Dal 1° gennaio raddoppia il canone mensile del Telepass in opzione Premium

161

Il quotidiano La Stampa ha riportato la notizia dell’aumento del canone mensile Telepass, e precisamente del raddoppio dell’opzione “Premium”.

Aumento che dovrebbe entrare in vigore con il 1° gennaio 2016. E Federconsumatori ha annunciano che denuncerà il caso all’Antitrust. Dopo la rivelazione del quotidiano torinese, l’azienda ha spiegato che, in effetti, si tratta di una riorganizzazione dei servizi offerti, in quanto, a fronte di un aumento del canone da 0,78 a 1,5 euro al mese, gli automobilisti usufruiranno anche del soccorso stradale sulle strade ordinarie, oltre che sulle autostrade come accade finora.

L’opzione “Premium” oltre al soccorso stradale comprende anche sconti sulla polizza auto, ma per la Federconsumatori l’aumento previsto dal prossimo anno si configura come un abuso di “posizione dominante”, per cui è stata scelta la via della denuncia all’Antitrust.
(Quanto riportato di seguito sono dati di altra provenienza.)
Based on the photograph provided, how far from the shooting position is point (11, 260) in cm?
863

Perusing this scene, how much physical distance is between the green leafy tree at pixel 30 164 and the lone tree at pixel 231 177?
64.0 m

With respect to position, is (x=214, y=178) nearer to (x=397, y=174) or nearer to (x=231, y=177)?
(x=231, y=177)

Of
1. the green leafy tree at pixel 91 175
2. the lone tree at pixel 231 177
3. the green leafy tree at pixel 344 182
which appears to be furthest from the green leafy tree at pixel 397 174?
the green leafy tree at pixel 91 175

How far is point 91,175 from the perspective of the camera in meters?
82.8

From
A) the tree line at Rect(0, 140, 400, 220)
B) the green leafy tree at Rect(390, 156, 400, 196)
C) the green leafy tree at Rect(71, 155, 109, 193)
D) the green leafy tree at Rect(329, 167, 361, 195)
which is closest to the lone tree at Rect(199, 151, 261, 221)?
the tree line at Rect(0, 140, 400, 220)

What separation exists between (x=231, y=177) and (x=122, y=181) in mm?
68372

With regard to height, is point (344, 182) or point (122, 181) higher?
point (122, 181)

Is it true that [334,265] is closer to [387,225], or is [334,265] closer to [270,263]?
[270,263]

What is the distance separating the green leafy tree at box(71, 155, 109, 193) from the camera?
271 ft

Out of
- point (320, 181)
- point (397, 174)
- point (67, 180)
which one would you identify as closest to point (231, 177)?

Oltre all’opzione “Premium”, dal prossimo 1° gennaio saranno apportate delle modifiche anche a quelle denominate Twin, Unicum Telepass con Viacard e Unicum Telepass Family. L’unificazione dei contratti a fronte di un aumento del canone mensile è criticata poiché con un unico operatore che decide di aumentare le tariffe del Telepass viene commessa una violazione. Secondo Federconsumatori i circa otto milioni di utenti che utilizzano il servizio Telepass sono obbligati ad accettare tale modifica, poiché non hanno la possibilità di cercare migliori tariffe non esistendo in questo settore la concorrenza.

La stessa associazione ha riportato tutte le variazioni che entreranno in vigore a partire del 1° gennaio, che riguardano l’opzione Premium, che sale da 0,78 euro mensili a 1,50 euro, mentre per i clienti Telepass Family l’aumento va da 2,33 euro a trimestre a 4,50 euro; per quanto riguarda Telepass Twin si va da un canone trimestrale complessivo pari a 4,13 euro a uno di 6,30 euro; infine aumento da 2,33 euro a 4,50 euro per il canone trimestrale di Opzione Premium.

L’azienda, che è di proprietà di Autostrade per l’Italia che possiede una quota pari al 96,5%, ha spiegato che non ci saranno variazioni per quanto riguarda il contratto Telepass standard, ma che la riorganizzazione dei servizi ed anche dei pacchetti “opzionali”, sarà effettuata per i contratti Premium e Premium Extra, che saranno unificati. Il nuovo prezzo, che comprende il soccorso stradale anche al di fuori delle autostrade, sarà applicato dal 1° gennaio agli utenti che sottoscrivono un nuovo contratto, mentre per quanto riguarda i vecchi clienti è stato previsto che il canone mensile resti invariato per tutto il prossimo anno, e inoltre che alla fine dell’anno possano liberamente scegliere se passare dall’opzione Premium a quella Standard.

L’azienda invierà una lettera a tutti gli utenti con la quale li informa degli aumenti, che scattano con il criterio del “silenzio-assenso”. In pratica per dire di no a quest’aumento è necessario rescindere il contratto, entro il termine di sessanta giorni dalla data in cui si riceve la lettera.

Da parte degli esperti del settore e delle associazioni dei consumatori s’invitano gli utenti anche a prestare particolare attenzione alle clausole che riguardano il soccorso stradale e che sono incluse nel contratto. In molti casi, infatti, i chilometri di “copertura” del carro attrezzi sono limitati, e una volta superati la differenza deve essere corrisposta da chi ha effettuato la chiamata. E’ bene inoltre controllare se il servizio del carro attrezzi include sia il viaggio di andata sia quello di ritorno.